REVIEW OF CHAMPIONSHIP GAMES FROM
THE CIAA AND SIAC TOURNAMENTS

CIAA (Men)

J. C. Smith 84, Fayetteville State 82, OT

The Johnson C. Smith men (25-4) survived a last second shot to send the game into overtime and went on to outscore Fayetteville State 14-12 in the extra period to give the school its first CIAA tournament title. Antoine Sims, who had 40 points in the Golden Bulls semifinal win, added 29 in the finals to take home the most valuable player trophy. The Broncos (20-9) got a second chance at a game-tying shot in regularion when their inbounds play with six-tenths of a second left was ruled to go out of bounds off JCSU. FSU's Kenny Haywood then sent the game into overtime when he sank an 18-foot jumper as the buzzer sounded. Sims and senior Wylie Petty, who had 28 in the final game, hit three-pointers early in the OT to stake JCSU to a lead they would not relinquish.

CIAA (Women)

Fayetteville State 63, N. C. Central 59

Fayetteville State (21-8) held N. C. Central (24-5) to only one field goal during a six-and-a-half minutes stretch of the second half, taking advantage of NCCU's CIAA Player of the Year Amba Kongolo's foul trouble, to get by the Lady Eagles.

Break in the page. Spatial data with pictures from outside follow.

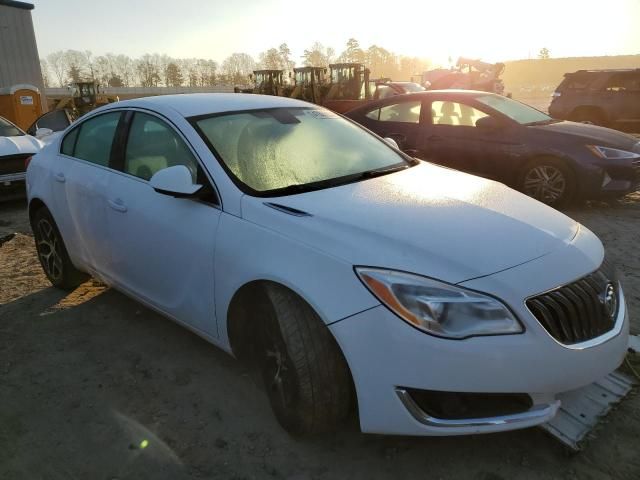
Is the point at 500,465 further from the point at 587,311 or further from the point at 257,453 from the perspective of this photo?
the point at 257,453

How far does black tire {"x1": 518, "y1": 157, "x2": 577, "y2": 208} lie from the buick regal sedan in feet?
11.8

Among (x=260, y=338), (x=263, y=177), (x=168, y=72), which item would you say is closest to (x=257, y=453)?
(x=260, y=338)

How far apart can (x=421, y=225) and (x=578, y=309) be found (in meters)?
0.71

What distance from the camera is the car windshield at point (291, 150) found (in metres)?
2.78

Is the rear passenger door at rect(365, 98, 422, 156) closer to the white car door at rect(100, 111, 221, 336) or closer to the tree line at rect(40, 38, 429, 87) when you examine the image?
the white car door at rect(100, 111, 221, 336)

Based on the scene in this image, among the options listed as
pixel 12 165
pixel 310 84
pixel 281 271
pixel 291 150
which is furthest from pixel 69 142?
pixel 310 84

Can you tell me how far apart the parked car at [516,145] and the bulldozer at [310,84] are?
41.7ft

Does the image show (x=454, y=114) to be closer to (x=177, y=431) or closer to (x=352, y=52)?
(x=177, y=431)

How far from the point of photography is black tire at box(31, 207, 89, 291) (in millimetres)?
4141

Kongolo, who finished with gam e-highs of 22 points and ten rebounds, went out with her third foul with 16.23 to play in game and her team up, 38-35. She returned nearly nine minutes later with the Lady Eagles trailing 52-49. All five starters played well for the Lady Broncos and scored at least nine points, led by center Tonya Bowman's 14. Guard Shaunici Morgan, who was named the tournament's MVP, had 12. The other three starters tallied nine.

SIAC (Men)

Kentucky State 86, Fort Valley State 79

Second-seeded Kentucky State got double-figure scoring from each of their five starters and great play off the bench as they rolled to their first-ever SIAC title in coach Winston Bennett's first year. The Thorobreds (16-12) got 11 points in the final from tournament MVP Jonathan Johnson, 13 from backcourt mate Steve Reech, 11 from forward Michael Dupree, 13 from Chris Duckworth and 14 from Jason Lewis. Their bench outscored FVSU's 24-11 and was the difference in the game. FVSU, the ninth seed, knocked off top-seed Morehouse 107-100, in overtime in the first round then beat Miles in the semifinals.They were led in the finals by 22 from Brindason Sanders and 21 from Robert Pringle.

SIAC (Women)

Fort Valley State 76, Clark Atlanta 65

Top seed Fort Valley State (24-5) swept to their second straight tourney title with a decisive win over Clark Atlanta (16-13), who entered as the third seed. All-conference forward April Love, who was named MVP of the tournament, had only eight points and three rebounds in the finals, but coach Lonnie Bartley used his entire bench to wear down the Lady Panthers. All 12 players scored for the Lady Wildcats led by 13 from LaQuita Mathis and 12 from Ebony Cromartie. Tamara Warner had 10 off the bench. Elaine Gaynor's 22 points led CAU, who had only one other player, Yasmine Johnson to reach double figures. FVSU connected on 24 of 32 free throws while the Lady Panthers converted only 16 of 29.